GOAL: State how many lines of the records below contain the string "bbox", matching uppercase and lowercase exactly. Give only the number.

RECORDS FOR THE TASK:
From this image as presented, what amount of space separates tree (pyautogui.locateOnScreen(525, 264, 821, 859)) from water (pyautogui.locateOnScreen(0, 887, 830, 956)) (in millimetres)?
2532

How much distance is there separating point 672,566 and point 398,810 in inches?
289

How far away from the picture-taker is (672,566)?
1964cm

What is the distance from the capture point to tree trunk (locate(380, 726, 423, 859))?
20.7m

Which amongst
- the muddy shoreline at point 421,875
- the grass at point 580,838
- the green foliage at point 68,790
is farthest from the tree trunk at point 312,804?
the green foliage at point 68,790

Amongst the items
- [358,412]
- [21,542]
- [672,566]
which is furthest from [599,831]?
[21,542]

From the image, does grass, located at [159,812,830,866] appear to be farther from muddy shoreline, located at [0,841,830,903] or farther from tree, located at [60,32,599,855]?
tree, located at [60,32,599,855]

---

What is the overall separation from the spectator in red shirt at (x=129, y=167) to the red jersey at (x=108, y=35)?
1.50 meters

--

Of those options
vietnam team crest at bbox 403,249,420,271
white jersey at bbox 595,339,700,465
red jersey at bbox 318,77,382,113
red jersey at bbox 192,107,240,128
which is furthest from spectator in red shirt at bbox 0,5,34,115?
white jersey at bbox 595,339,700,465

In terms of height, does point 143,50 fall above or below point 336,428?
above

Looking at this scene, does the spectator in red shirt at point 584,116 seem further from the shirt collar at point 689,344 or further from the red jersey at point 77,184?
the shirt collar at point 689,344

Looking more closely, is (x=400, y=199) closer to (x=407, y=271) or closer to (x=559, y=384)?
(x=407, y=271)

EXPECTED ANSWER: 6